Des échanges au sein du groupe est née la création d'un groupe (privé) sur Facebook permettant aux éleveurs d'échanger sur leurs pratiques. « Depuis deux ans, on voit des réalisations impressionnantes chez certains, intervenait Christophe Chaize. Tout ceci grâce aux échanges entre éleveurs. Il y a une réelle richesse de savoir-faire sur les exploitations. Quand on est seul chez soi, on se pose des questions. Echanger avec d'autres permet d'avoir des éléments de réponse et d'avancer. »
Christophe Chaize commence à tester le méteil grains, qu'il veut utiliser comme aliment complet pour les broutards. « J'espère que dans deux ans, je pourrai vous dire que je n'achète pas d'aliment à l'extérieur. » Globalement, l'éleveur veut tendre vers l'autonomie : valorisation de l'herbe et des autres cultures pour l'alimentation des animaux, frais d'élevage contenus, maîtrise des frais de mécanisation.

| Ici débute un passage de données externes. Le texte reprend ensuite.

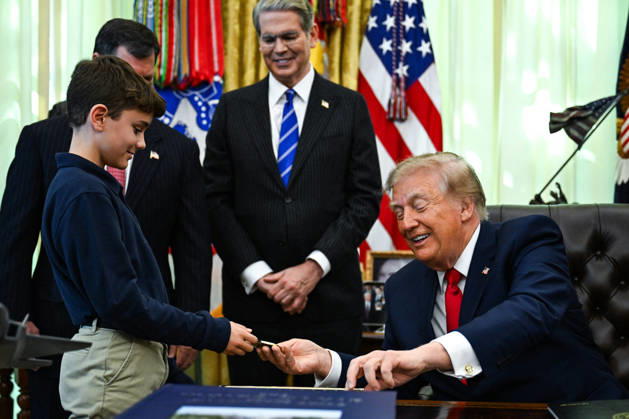 Trump Makes Oval Office Announcement WASHINGTON, DC - OCT. 7: US President Donald Trump hands a challenge coin and a pen to a child during an announcement on Trump Accounts in the Oval Office on Wednesday, Oct. 7, 2026 at the White House in Washington, D.C. (Photo by Annabelle Gordon Pool For The Washington Post) Washington DC United States  Copyright: xPool ABACAx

Valoriser son savoir-faire
Saisissant l'opportunité d'agrandir son exploitation, Christophe Chaize a décidé de concrétiser un projet basé sur la valorisation de son savoir-faire et des acteurs de la filière. « L'idée est de mettre en lien les maillons de la chaine, de réinventer les circuits courts, de trouver un débouché local et de faire savoir aux consommateurs ce qu'il y a derrière la viande. » Ainsi, les génisses sont achetées via Actis bovins (animaux de la région), engraissées à base d'herbe et d'un complément fabriqué à la carte avec des matières premières locales, contractualisées avec le groupement. « C'est une démarche personnelle de contractualiser pour vendre un animal par semaine, et de communiquer sur les pratiques. La coopérative y a adhéré. »
Logique puisque depuis plusieurs années, dans une démarche globale du groupement, « Actis bovins contractualise avec ses adhérents pour planifier la sortie des animaux, expliquaient Philippe Plasse et Philippe Dumas. En contrepartie de l'engagement des éleveurs, la coopérative se charge de trouver des débouchés ». Ceci correspond au plan filière qui vise à donner des perspectives aux éleveurs, conserver des outils d'aval et adapter la production aux marchés. Un des volets du plan régional est aussi de communiquer sur le métier et la filière.
Dans la même logique de communication de son projet innovant, Christophe Chaize n'hésite pas à faire part de ses pratiques et de sa vision du métier d'éleveur avec le grand public. Il a par exemple participé à un forum des métiers, a accueilli des classes sur son exploitation, est intervenu devant des lycéens... Il est ressorti des discussions entre Jean-Pierre Taite et les représentants des organisations professionnelles agricoles qu'il existe une réelle nécessité de communiquer positivement sur le métier d'éleveur, d'une part pour que des jeunes s'installent et permettent ainsi le renouvellement des générations agricoles, et d'autre part pour expliquer les pratiques sur les exploitations. Néanmoins, le milieu agricole doit faire face à la problématique des reportages à charge.